É isso mesmo: vive o Curso, vive a faculdade, embarca na experiência, mas não te percas nela. Não deixes que te consuma e te reduza a um átomo estudantil – isto é, não queiras que a tua vida passe a girar em torno de um Curso, de uma Faculdade, de uma experiência, e tenta antes que tudo isso seja parte de ti, mas não o teu inteiro ser. Estamos sempre a ouvir que somos mais do que um número (e que somos o que comemos, o que pode ser até contraditório), mas somos também mais do que um curso. E talvez chegar a essa conclusão seja um exercício aparentemente fácil mas pouco praticado, até pelos jurássicos inquilinos do número 223 da Rua dos Bragas.
Por isso é que digo várias vezes que o Jornal Tribuna foi (tem sido!) o complemento perfeito da formação jurídica que decidi prosseguir. Este foi um dos poucos becos de sanidade que encontrei na FDUP e que me permitiu sempre perceber que somos todos mais do que o Curso que escolhemos e que Direito (ou Criminologia) não é o limite (talvez nem seja o começo).

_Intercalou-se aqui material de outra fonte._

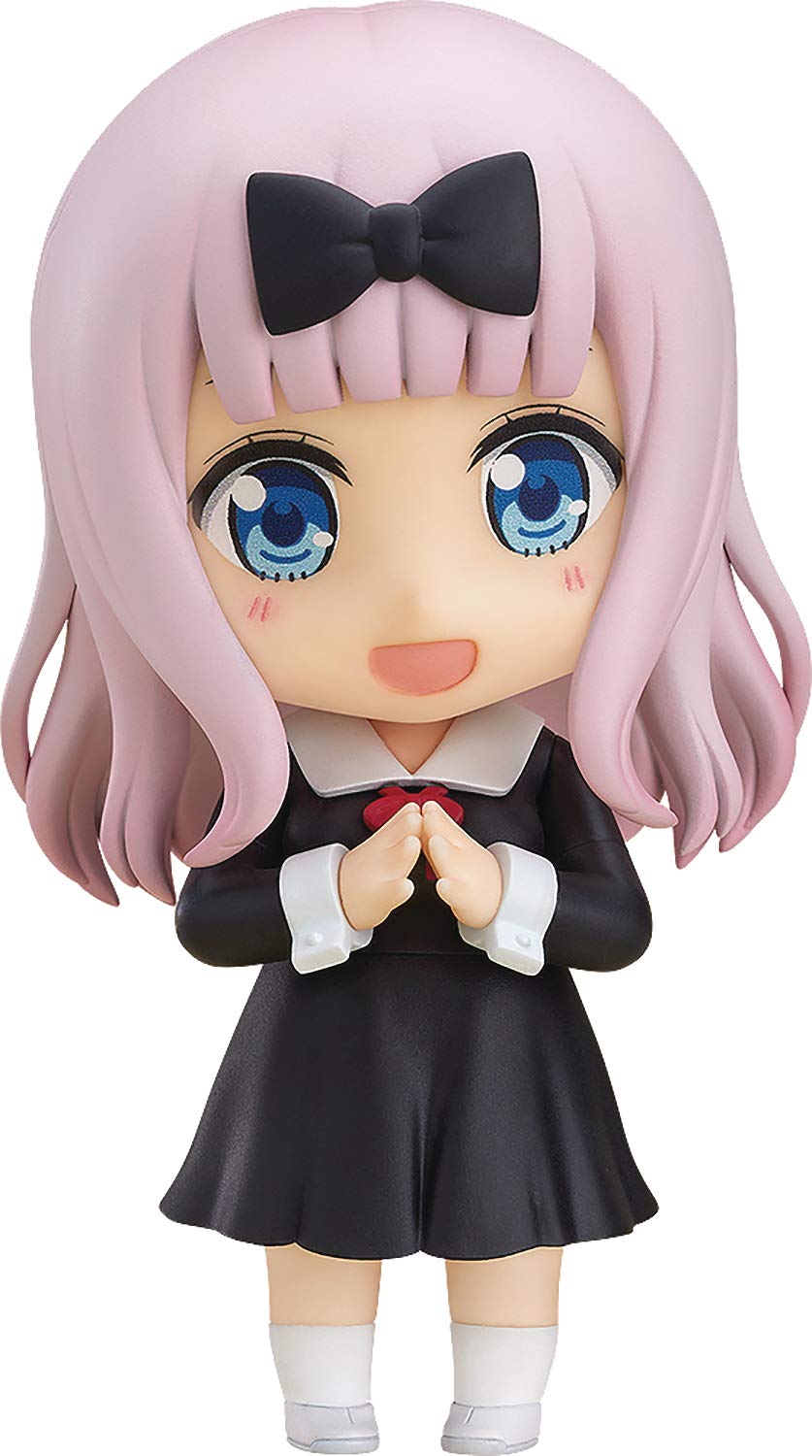 Toytec Kaguya-Sama: Love Is War: Chika Fujiwara Nendoroid Action Figure, Multicolor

E como isto, digo-te, não te percas nos labirintos jurídicos que vais encontrar pelo caminho. Vais ouvir muita gente dizer-te que “quem só sabe de Direito nem de Direito sabe”. Se calhar vais achar que é exagero, que não é bem assim, que um ótimo jurista se faz é de leis. Mais tarde vais perceber que não, tal como eu percebi.

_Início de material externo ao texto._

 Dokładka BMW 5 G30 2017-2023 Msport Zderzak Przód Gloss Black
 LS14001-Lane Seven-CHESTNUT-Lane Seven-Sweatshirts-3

O fundador do Tribuna, Filipe Gaspar, disse um dia que “Nós não andamos aqui a fazer turismo de sala para sala. Nós somos pessoas.”. Por vezes precisamos deste lembrete mental: nós somos pessoas. Bem sei que a Biologia dirá que somos essencialmente constituídos por água – e eu não vou desafiar a Ciência ou coisa que valha. Mas todos sabemos que – ciências à parte – as pessoas são resultado dos livros que leem, das viagens que fazem, dos sujeitos que conhecem, da música que ouvem, dos bilhetes de cinema que compraram, dos sabores que lhes estimulam o paladar, das experiências em que decidem embarcar. E limitar todas estas potencialidades por um curso? De nenhum fruto queiras só metade…

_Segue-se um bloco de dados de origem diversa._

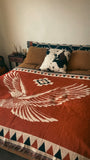 Eagle Tassel Blanket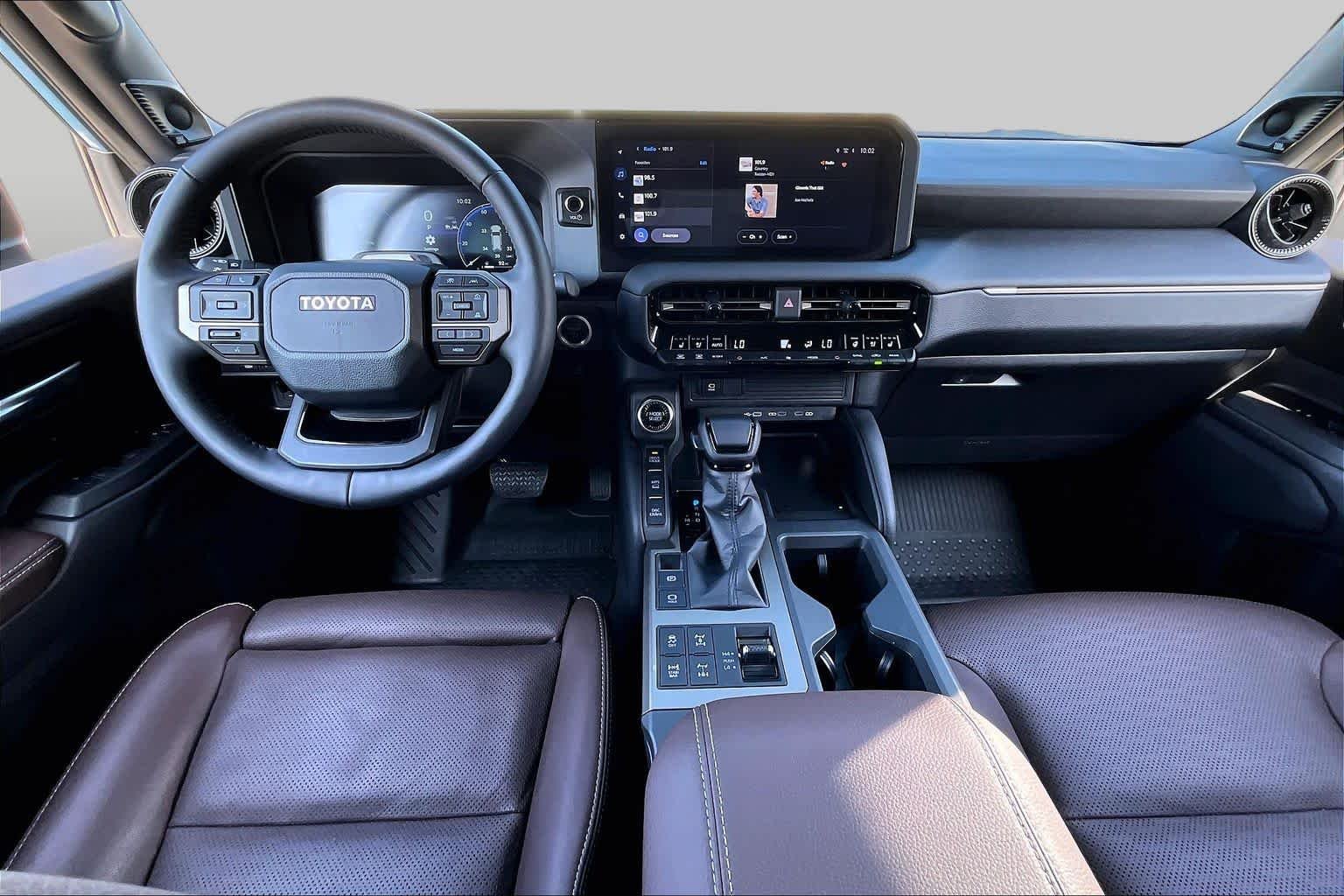 Used 2026 Heritage Blue/Gray Scape Roof Toyota  image 14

Para ser grande, sê inteiro, não era o que mandava Pessoa? E com boa razão!
Em dezembro de 1997, a Faculdade de Direito da Universidade do Porto leu e conheceu, pela primeira vez, o Jornal Tribuna. Vinte e cinco anos volvidos, quarenta e quatro edições depois, este continua a ser um espaço que se pauta pelo rigor, seriedade, mas também pela inovação e criatividade: este é um espaço que nos provoca para pensar. E não duvido que o Jornal Tribuna nos ajude a ser um bocadinho mais inteiros.
“Um curto espaço de tempo / Vais preenchê-lo com o frio da morte morrida / Ou o calor da viva vivida?” («Grão da Mesma Mó», Sérgio Godinho, 2018)
Aos nossos novos inquilinos, welcome to the real world, it sucks, you're gonna love it (Friends, temporada 1, episódio 1)!
Aos nossos jurássicos, bem-vindos a mais uma temporada de “noite de insónia, pesadelos, paranóia” («Escola», Luís Severo, 2017).